Chef Dan Batten, who heads up the cooking school at Recipease, was equally charming and helpful and awesome. We mixed, rolled, chopped, filled and cooked our pasta, Jamie sticking around for a full 2 hours before having to head out to pack for a trip to Greece, where they’re filming an upcoming series. He hugged us all goodbye and left us to sit down to our pasta meals, which I think I ate while still floating; and the kind folks at Recipease even made us platters of dessert – flourless chocolate cake, orange pound cake with the thickest cream, and wee strawberry Eton mess.
Rhubarb Eton mess was everywhere in London – a. because it is a classic British pudding, and b. because rhubarb is right in season – both here and in the UK – I’ve harvested bundles of it from my back yard already, and am starting to encroach on other peoples’ yards and back alleys as well. An Eton mess is something like a pavlova that has been dropped – in fact this is likely how it came to be, at Eton College, a boys’ boarding school in Eton, near Windsor. It’s a layered concoction of fruit, smashed meringues and whipped cream, which together provides the perfect combination of sweet-tart-creamy-crunchy.

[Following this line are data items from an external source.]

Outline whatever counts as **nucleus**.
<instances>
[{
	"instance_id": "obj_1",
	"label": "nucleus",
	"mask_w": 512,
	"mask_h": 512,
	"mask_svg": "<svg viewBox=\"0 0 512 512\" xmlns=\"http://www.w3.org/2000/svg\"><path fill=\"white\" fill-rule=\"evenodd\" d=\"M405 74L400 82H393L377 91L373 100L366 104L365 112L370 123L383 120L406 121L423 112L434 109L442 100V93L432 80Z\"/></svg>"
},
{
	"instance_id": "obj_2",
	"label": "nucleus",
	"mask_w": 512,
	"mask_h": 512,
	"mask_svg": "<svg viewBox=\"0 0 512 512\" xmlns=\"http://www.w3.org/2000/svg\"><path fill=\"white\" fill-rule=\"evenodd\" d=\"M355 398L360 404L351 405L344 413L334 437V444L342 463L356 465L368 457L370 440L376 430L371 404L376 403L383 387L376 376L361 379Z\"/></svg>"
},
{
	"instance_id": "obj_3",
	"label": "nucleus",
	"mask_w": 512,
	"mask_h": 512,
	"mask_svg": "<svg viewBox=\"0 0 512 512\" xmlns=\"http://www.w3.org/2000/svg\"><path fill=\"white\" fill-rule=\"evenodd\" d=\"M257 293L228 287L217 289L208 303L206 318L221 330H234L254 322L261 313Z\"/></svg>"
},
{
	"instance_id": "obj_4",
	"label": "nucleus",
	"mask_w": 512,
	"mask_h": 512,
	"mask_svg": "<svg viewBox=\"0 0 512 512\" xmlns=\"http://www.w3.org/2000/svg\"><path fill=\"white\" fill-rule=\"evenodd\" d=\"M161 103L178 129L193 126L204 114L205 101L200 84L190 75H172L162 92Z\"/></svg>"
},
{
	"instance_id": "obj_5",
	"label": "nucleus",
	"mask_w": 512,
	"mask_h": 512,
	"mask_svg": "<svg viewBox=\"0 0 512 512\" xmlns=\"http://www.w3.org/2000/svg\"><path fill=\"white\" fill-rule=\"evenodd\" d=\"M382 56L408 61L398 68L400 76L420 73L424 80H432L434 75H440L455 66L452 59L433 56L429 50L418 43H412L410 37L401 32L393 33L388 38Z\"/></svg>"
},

Rhubarb is perfect for Eton mess – besides its beautiful rosy colour, it’s perfectly sweet-tart when stewed with sugar or honey until it breaks down into something soft and velvety. The rhubarb I had in my Eton mess in London was different at each location – at St. John it was so pale pink it was almost white, and although it was sweet, it still had its shape and crunch – big, square chunks of it was interspersed through the cream, which is heavier there than here, with chunks of meringue to offset both. At Fifteen they served it soft, stewed and cold, with a dollop of whipped cream, a crisp meringue and then a swirl of soft toasted meringue that looked and tasted like sticky roasted marshmallow. There were two thin stalks of rhubarb laid overtop, which were also soft and sweet yet still intact. Both were divine.
I usually make my own meringue for Eton mess – because it’s easy, and you don’t have to worry about what they look like, but also because it’s hard to find store-bought meringues. To do this, carefully separate 3 eggs (this is easier to do when they’re cold), and put the whites into a clean glass or stainless steel bowl. In a small dish or measuring cup, stir together 3/4 cup sugar and 1 tsp. cornstarch. Beat the egg whites until they’re foamy, then gradually beat in the sugar, beating constantly at high speed, until the mixture holds stiff peaks, like shaving cream. Drop it in dollops on a parchment-lined baking sheet and bake at 250F for an hour, until dry. Peel off the parchment and bash them into pieces once they’ve cooled.
* Sobeys paid my way to London and covered my hotel and expenses there – thanks Sobeys for an experience I’ll never forget, and for supporting this important conversation in Canada.